• GOAL
In the blog entries below, why does the writer hope to get the VISA done for travel during Christmas? Answer in one to three sentences.

• SOURCE PASSAGE
* * * * *

Tuesday, July 24, 2018

Responsibilities

In the past years of life, I had at least two of three only things to do and that was easy. Now I got parenting of 8 children, taking care of their grand mother, 3 courses to teach and prepare course books for the students, writing papers for conferences, doing surveys, and Teaching supervision for student teachers, but most of all that I love doing is gardening. Getting my self into the dirt and playing around with it. After all those that I have mentioned, I like going home and listen to the birds singing and just dig away. 

So I have planted two blocks of sweet potato gardens and they are almost ready for harvest. I still have two more blocks to plant. I am planning for two items, carrots and sweet potato. Hopefully I will get the soil prepare done next week, before the planting. 

Then I will go for Teaching Practice (TP) as a supervisor for the student teachers. I will leave my 8 children and my other 38 students with heaps of work load for them while I will be away for two weeks for TP. Hopefully I will get my VISA done for travel during the Christmas, and that will be a relief for me from all these tight schedules that I have. After the TP i will be getting papers ready for the conference.

Hope that all will be ok.

Few pics here.

 


God has always been good to me and my family.

Pens off.

Lena

Monday, July 23, 2018

Pondering

Today is one of those normal days, where you got to ponder. Well, I woke of quite well and came to work not knowing what was ahead of me. Did my normal things as always, things you do in the office, pretend to do office work when your boss comes by, but in actual fact, I am reading blogs, or on face book or chatting with my co-worker.

Well now you really know what I do right..well actually that's not what I do always, this isn't what I was doing or do but it seems or seemed like.

I had to walk a few distance to feed my hungry stomach, and back to the office, and as I was about to  entered the office when I was met by friends so started speaking in Bangla.  To me it sounded so good that silently I  tell myself that I am doing good with you Bangla, yet when you ask them about any random questions about the conversation, no respond. Wow, it only takes me back to square one, again i will improve with my speaking Bangla.

* * * * *

• DATA SEGMENT
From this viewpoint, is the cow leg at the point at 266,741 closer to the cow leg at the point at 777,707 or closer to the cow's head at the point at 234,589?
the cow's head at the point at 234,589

* * * * *

• REPLY TO THE TASK
Getting the VISA for Christmas travel would bring relief from all the writer's tight schedules.